DATA PROVIDED:
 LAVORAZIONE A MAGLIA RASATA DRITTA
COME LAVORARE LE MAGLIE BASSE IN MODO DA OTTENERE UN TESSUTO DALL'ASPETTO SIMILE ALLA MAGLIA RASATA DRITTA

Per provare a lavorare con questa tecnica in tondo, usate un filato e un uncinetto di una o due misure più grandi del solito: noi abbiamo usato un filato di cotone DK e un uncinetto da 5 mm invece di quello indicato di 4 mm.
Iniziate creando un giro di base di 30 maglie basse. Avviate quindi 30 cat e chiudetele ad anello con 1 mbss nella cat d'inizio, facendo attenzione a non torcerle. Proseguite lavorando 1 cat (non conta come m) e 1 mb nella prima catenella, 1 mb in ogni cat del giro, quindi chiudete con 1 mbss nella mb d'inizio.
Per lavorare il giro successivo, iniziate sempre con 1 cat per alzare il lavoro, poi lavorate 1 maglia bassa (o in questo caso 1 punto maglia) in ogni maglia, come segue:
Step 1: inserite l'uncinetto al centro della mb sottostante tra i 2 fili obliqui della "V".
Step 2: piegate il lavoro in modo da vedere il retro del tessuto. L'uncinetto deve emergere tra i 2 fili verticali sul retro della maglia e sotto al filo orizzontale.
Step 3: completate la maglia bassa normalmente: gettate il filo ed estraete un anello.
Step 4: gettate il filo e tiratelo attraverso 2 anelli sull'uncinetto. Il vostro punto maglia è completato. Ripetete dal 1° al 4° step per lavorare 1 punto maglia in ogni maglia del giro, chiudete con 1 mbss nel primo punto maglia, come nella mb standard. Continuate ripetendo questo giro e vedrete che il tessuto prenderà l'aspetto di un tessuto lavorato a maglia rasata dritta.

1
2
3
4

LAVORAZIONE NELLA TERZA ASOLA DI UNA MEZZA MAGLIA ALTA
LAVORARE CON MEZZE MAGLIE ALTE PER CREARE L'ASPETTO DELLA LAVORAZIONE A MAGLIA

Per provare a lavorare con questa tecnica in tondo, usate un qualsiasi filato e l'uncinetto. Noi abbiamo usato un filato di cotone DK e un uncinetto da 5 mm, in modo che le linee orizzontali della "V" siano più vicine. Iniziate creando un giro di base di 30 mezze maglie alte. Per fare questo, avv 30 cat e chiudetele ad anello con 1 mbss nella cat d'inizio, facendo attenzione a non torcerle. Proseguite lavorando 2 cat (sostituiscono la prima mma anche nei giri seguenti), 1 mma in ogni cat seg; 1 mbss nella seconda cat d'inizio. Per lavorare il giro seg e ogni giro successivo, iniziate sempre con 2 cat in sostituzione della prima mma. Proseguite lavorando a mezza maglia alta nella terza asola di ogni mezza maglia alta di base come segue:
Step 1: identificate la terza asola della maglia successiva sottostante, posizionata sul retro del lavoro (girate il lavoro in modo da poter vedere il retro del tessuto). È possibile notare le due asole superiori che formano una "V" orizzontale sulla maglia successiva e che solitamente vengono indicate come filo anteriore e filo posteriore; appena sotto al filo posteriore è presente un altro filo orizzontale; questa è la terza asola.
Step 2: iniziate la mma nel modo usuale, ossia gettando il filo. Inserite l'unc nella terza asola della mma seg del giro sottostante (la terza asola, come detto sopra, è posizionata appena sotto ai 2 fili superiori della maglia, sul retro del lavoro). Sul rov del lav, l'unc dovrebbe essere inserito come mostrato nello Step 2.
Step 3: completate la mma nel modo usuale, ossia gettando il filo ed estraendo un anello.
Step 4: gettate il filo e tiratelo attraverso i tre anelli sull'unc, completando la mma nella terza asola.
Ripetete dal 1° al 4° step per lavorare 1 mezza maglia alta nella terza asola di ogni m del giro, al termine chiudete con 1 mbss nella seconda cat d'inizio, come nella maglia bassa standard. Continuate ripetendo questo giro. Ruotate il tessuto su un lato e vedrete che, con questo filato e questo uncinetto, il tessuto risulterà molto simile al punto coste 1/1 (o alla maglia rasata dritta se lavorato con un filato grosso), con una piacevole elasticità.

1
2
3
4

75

WHAT THE EXERCISE ASKS: Without leaving anything out, output all of the material exactly.

EXPECTED ANSWER:
 LAVORAZIONE A MAGLIA RASATA DRITTA
COME LAVORARE LE MAGLIE BASSE IN MODO DA OTTENERE UN TESSUTO DALL'ASPETTO SIMILE ALLA MAGLIA RASATA DRITTA

Per provare a lavorare con questa tecnica in tondo, usate un filato e un uncinetto di una o due misure più grandi del solito: noi abbiamo usato un filato di cotone DK e un uncinetto da 5 mm invece di quello indicato di 4 mm.
Iniziate creando un giro di base di 30 maglie basse. Avviate quindi 30 cat e chiudetele ad anello con 1 mbss nella cat d'inizio, facendo attenzione a non torcerle. Proseguite lavorando 1 cat (non conta come m) e 1 mb nella prima catenella, 1 mb in ogni cat del giro, quindi chiudete con 1 mbss nella mb d'inizio.
Per lavorare il giro successivo, iniziate sempre con 1 cat per alzare il lavoro, poi lavorate 1 maglia bassa (o in questo caso 1 punto maglia) in ogni maglia, come segue:
Step 1: inserite l'uncinetto al centro della mb sottostante tra i 2 fili obliqui della "V".
Step 2: piegate il lavoro in modo da vedere il retro del tessuto. L'uncinetto deve emergere tra i 2 fili verticali sul retro della maglia e sotto al filo orizzontale.
Step 3: completate la maglia bassa normalmente: gettate il filo ed estraete un anello.
Step 4: gettate il filo e tiratelo attraverso 2 anelli sull'uncinetto. Il vostro punto maglia è completato. Ripetete dal 1° al 4° step per lavorare 1 punto maglia in ogni maglia del giro, chiudete con 1 mbss nel primo punto maglia, come nella mb standard. Continuate ripetendo questo giro e vedrete che il tessuto prenderà l'aspetto di un tessuto lavorato a maglia rasata dritta.

1
2
3
4

LAVORAZIONE NELLA TERZA ASOLA DI UNA MEZZA MAGLIA ALTA
LAVORARE CON MEZZE MAGLIE ALTE PER CREARE L'ASPETTO DELLA LAVORAZIONE A MAGLIA

Per provare a lavorare con questa tecnica in tondo, usate un qualsiasi filato e l'uncinetto. Noi abbiamo usato un filato di cotone DK e un uncinetto da 5 mm, in modo che le linee orizzontali della "V" siano più vicine. Iniziate creando un giro di base di 30 mezze maglie alte. Per fare questo, avv 30 cat e chiudetele ad anello con 1 mbss nella cat d'inizio, facendo attenzione a non torcerle. Proseguite lavorando 2 cat (sostituiscono la prima mma anche nei giri seguenti), 1 mma in ogni cat seg; 1 mbss nella seconda cat d'inizio. Per lavorare il giro seg e ogni giro successivo, iniziate sempre con 2 cat in sostituzione della prima mma. Proseguite lavorando a mezza maglia alta nella terza asola di ogni mezza maglia alta di base come segue:
Step 1: identificate la terza asola della maglia successiva sottostante, posizionata sul retro del lavoro (girate il lavoro in modo da poter vedere il retro del tessuto). È possibile notare le due asole superiori che formano una "V" orizzontale sulla maglia successiva e che solitamente vengono indicate come filo anteriore e filo posteriore; appena sotto al filo posteriore è presente un altro filo orizzontale; questa è la terza asola.
Step 2: iniziate la mma nel modo usuale, ossia gettando il filo. Inserite l'unc nella terza asola della mma seg del giro sottostante (la terza asola, come detto sopra, è posizionata appena sotto ai 2 fili superiori della maglia, sul retro del lavoro). Sul rov del lav, l'unc dovrebbe essere inserito come mostrato nello Step 2.
Step 3: completate la mma nel modo usuale, ossia gettando il filo ed estraendo un anello.
Step 4: gettate il filo e tiratelo attraverso i tre anelli sull'unc, completando la mma nella terza asola.
Ripetete dal 1° al 4° step per lavorare 1 mezza maglia alta nella terza asola di ogni m del giro, al termine chiudete con 1 mbss nella seconda cat d'inizio, come nella maglia bassa standard. Continuate ripetendo questo giro. Ruotate il tessuto su un lato e vedrete che, con questo filato e questo uncinetto, il tessuto risulterà molto simile al punto coste 1/1 (o alla maglia rasata dritta se lavorato con un filato grosso), con una piacevole elasticità.

1
2
3
4

75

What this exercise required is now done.